Sunday, December 03, 2017

Neural networks and the neutron transport equation

The Monte Carlo simulation technique was conceived at Los Alamos in the late 1940s by Stanislaw Ulam and John von Neumann with a specific application in mind: neutron transport and nuclear fission chain-reactions. Perhaps, however, other simulation techniques are now available. I'd like to propose one such alternative below, but first we need to understand what the neutron transport problem is.

The neutron transport equation is a special case of the Boltzmann transport equation, the primary equation of non-equilibrium statistical mechanics. In the general case of the Boltzmann equation, the quantity of interest is a distribution function on phase-space, which specifies the expected number of particles per unit of phase-space volume. (At low particle-number densities, one might refer to the probability of particle occupancy per unit of phase-space volume).

In the case of the neutron transport equation, the quantity of interest can be taken to be $n(\mathbf{r},\mathbf{v},t)$, the expected number of neutrons per unit of physical space about $\mathbf{r}$, per unit of velocity space about $\mathbf{v}$, at time $t$. (Whilst, strictly speaking, phase space deals with position and momentum, it is often interchangeable with position and velocity).
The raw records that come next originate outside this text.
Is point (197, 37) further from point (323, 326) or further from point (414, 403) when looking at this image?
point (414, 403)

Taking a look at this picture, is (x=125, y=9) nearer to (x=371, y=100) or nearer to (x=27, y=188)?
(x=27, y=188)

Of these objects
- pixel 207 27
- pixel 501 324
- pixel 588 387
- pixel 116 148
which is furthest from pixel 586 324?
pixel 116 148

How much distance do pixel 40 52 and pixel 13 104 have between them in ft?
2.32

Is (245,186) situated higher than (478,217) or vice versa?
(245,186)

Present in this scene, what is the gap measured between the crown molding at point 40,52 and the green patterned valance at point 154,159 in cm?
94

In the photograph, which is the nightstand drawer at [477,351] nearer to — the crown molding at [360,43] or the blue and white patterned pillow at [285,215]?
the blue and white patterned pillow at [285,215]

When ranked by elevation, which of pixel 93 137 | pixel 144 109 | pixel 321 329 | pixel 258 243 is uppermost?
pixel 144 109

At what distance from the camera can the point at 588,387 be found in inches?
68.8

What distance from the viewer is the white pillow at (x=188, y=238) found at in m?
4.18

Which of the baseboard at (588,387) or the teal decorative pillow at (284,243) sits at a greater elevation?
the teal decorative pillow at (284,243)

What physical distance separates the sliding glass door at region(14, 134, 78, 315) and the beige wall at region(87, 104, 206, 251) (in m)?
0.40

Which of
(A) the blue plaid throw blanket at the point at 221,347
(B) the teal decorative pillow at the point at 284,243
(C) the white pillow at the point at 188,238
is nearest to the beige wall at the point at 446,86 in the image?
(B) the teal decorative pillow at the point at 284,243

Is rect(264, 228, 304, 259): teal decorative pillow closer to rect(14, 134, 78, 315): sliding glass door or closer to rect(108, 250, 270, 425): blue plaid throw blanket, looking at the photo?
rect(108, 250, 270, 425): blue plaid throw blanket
The Boltzmann equation is of some philosophical interest because it can be used to describe the approach of a system towards equilibrium. Certainly, a population of high-energy neutrons in a region of space occupied by non-fissile atomic nuclei at room temperature, would transfer energy to the atomic nuclei by means of elastic and inelastic scattering interactions, and approach a state of equilibrium. The neutrons would 'thermalise', their energy spectrum approaching that of a Maxwell-Boltzmann distribution, with a temperature equal to that of the background nuclei.

However, the neutron transport equation can be deployed to describe the evolution of the neutron population in a nuclear reactor, and such a system remains, for a reasonable period of time, and with the appropriate control systems, in a stable state far-from-equilibrium.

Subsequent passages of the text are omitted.